Assigned task
In the records below, arrange everything from the line containing "Fauteuil à bascule" down through the line containing "Nâng Cao Năng" as a Markdown table with two columns: Number, which counts the rows, and Text, which holds each line. Leave out blank lines.

Available data
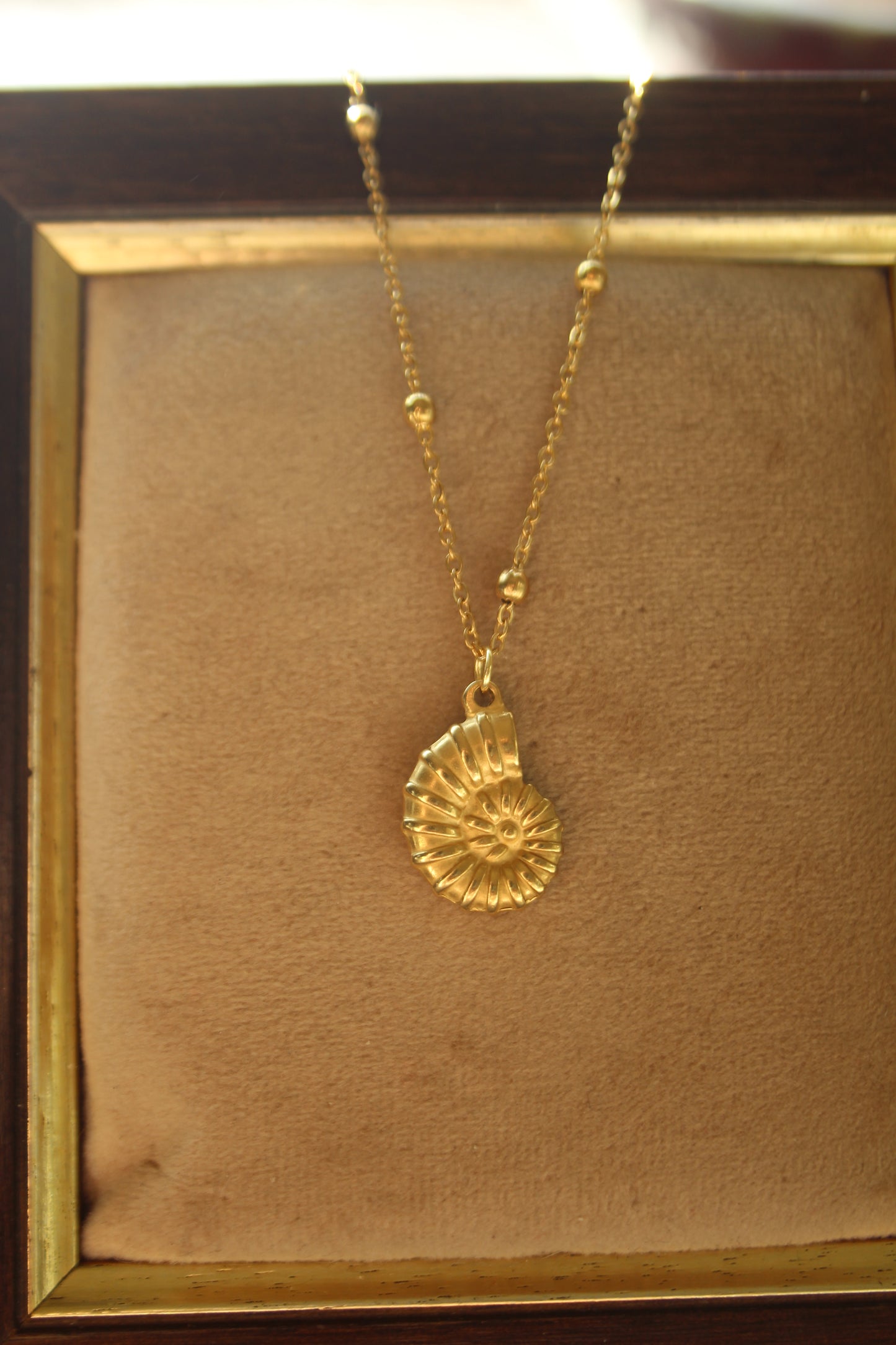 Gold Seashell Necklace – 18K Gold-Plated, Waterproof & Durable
---
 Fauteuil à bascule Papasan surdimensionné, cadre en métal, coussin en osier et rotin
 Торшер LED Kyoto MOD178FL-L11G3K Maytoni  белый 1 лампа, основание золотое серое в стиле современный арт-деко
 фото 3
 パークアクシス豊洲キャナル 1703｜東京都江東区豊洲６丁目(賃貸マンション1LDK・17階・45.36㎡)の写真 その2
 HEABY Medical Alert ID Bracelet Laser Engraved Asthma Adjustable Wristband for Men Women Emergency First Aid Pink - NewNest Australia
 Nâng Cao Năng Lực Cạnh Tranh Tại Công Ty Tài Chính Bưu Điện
--
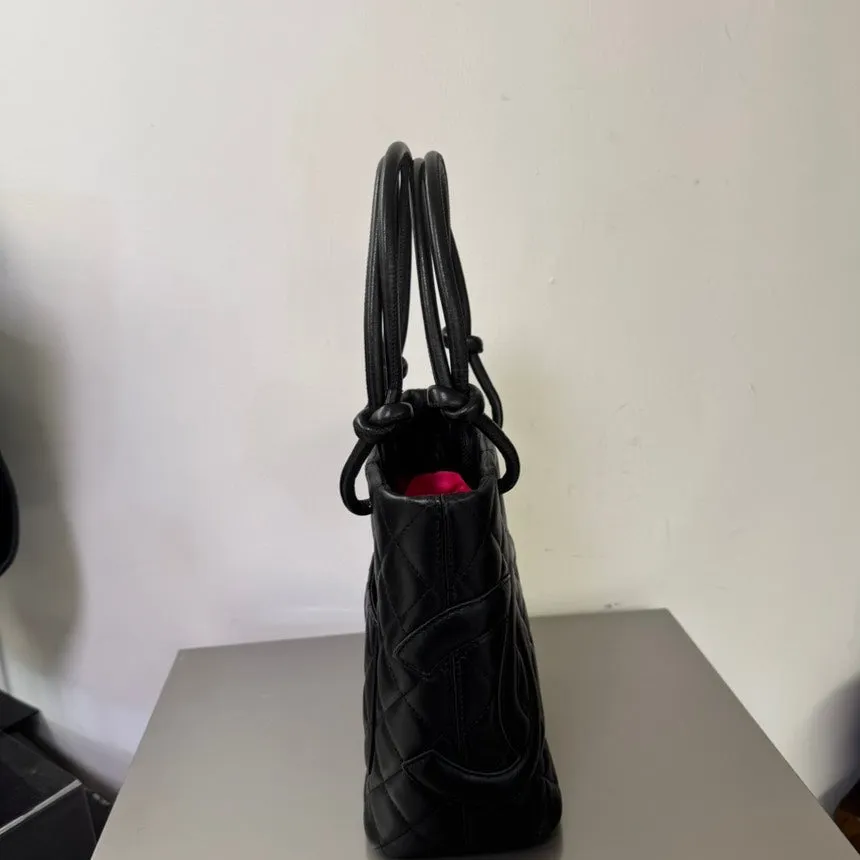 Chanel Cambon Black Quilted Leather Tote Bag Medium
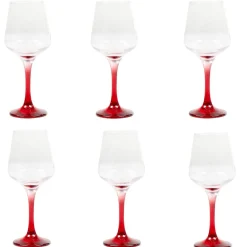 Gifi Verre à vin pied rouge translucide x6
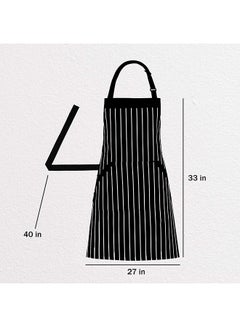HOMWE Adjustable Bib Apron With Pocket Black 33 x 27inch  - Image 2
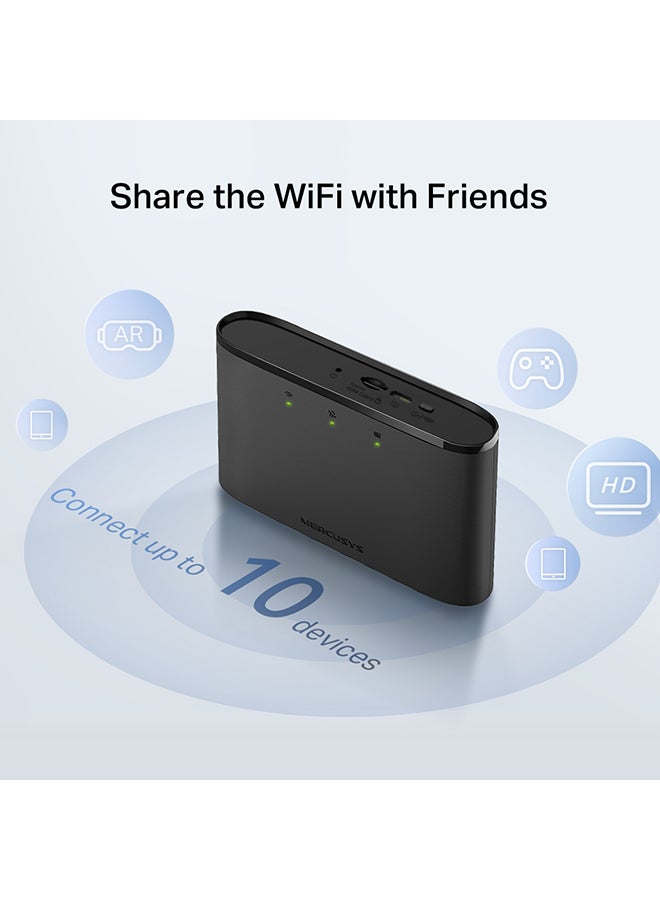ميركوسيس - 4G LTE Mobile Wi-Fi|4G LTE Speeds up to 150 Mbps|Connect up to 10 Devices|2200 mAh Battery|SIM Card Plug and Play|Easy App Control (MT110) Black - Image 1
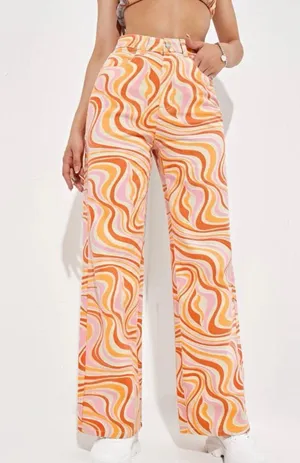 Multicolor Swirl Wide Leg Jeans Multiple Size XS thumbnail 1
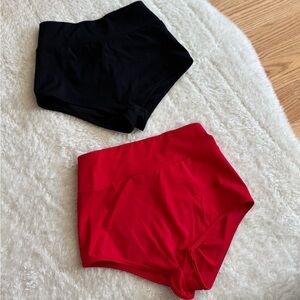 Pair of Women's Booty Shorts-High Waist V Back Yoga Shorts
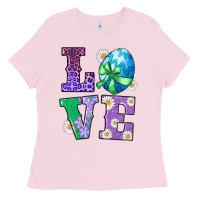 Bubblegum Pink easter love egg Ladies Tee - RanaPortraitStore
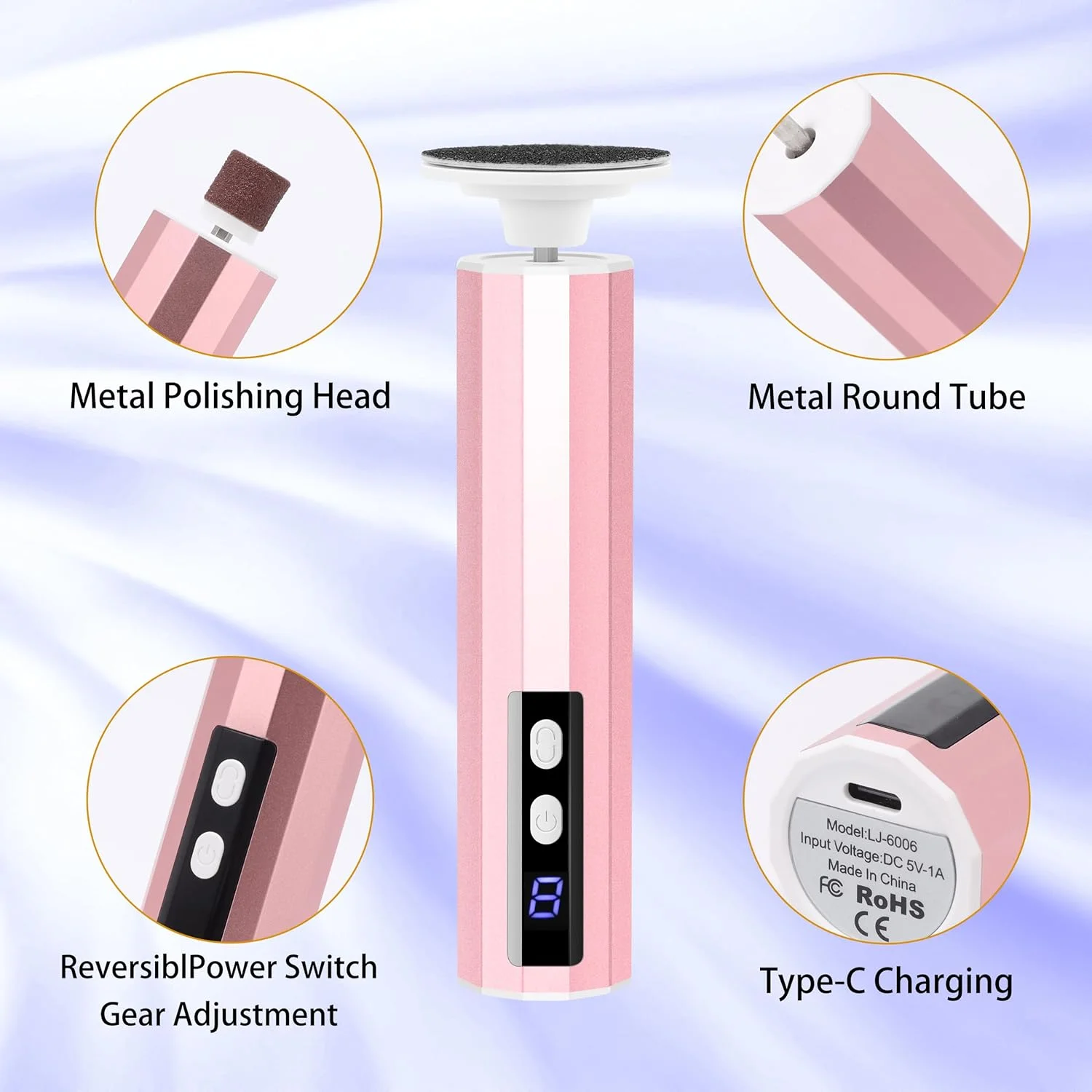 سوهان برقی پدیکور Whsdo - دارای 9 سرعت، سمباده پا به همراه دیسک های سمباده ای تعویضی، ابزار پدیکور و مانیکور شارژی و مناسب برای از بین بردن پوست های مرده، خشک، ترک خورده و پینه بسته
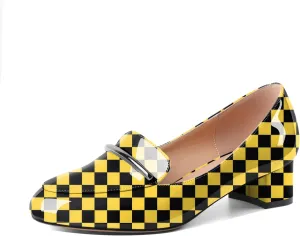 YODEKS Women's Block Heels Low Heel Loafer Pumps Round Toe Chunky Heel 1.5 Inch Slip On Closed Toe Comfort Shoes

Exercise solution
| Number | Text |
|---|---|
| 1 |  Fauteuil à bascule Papasan surdimensionné, cadre en métal, coussin en osier et rotin |
| 2 |  Торшер LED Kyoto MOD178FL-L11G3K Maytoni  белый 1 лампа, основание золотое серое в стиле современный арт-деко |
| 3 |  фото 3 |
| 4 |  パークアクシス豊洲キャナル 1703｜東京都江東区豊洲６丁目(賃貸マンション1LDK・17階・45.36㎡)の写真 その2 |
| 5 |  HEABY Medical Alert ID Bracelet Laser Engraved Asthma Adjustable Wristband for Men Women Emergency First Aid Pink - NewNest Australia |
| 6 |  Nâng Cao Năng Lực Cạnh Tranh Tại Công Ty Tài Chính Bưu Điện |